The only sunscreen products impacted are aerosol products, specifically: NEUTROGENA® Beach Defense® aerosol sunscreen:
- NEUTROGENA® Cool Dry Sport aerosol sunscreen
- NEUTROGENA® Invisible Daily™ defense aerosol sunscreen
- NEUTROGENA® Ultra Sheer® aerosol sunscreen
- AVEENO® Protect + Refresh aerosol sunscreen

Benzene is classified as a human carcinogen, a substance that could potentially cause cancer depending on the level and extent of exposure. Benzene is ubiquitous in the environment. Humans around the world have daily exposures indoors and outdoors from multiple sources. Benzene can be absorbed, to varying degrees, by inhalation, through the skin, and orally. Based on exposure modeling and the Environmental Protection Agency’s (EPA) framework, daily exposure to benzene in these aerosol sunscreen products at the levels detected in our testing would not be expected to cause adverse health consequences. Out of an abundance of caution, we are recalling all lots of these specific aerosol sunscreen products.

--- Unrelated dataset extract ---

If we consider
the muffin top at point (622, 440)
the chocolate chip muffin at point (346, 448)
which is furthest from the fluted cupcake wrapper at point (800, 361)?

While benzene is not an ingredient in any of our sunscreen products, it was detected in some samples of the impacted aerosol sunscreen finished products. We are investigating the cause of this issue, which is limited to certain aerosol sunscreen products. Sunscreen use is critical to public health. Melanoma incidences continue to increase worldwide, and the majority of cases are caused by excessive sun exposure. It is important that people everywhere continue to take appropriate sun protection measures, including the continued use of alternative sunscreen.

The recalled sunscreen products are packaged in aerosol cans. The products were distributed nationwide through a variety of retail channels.

Consumers should stop using these specific products and appropriately discard them.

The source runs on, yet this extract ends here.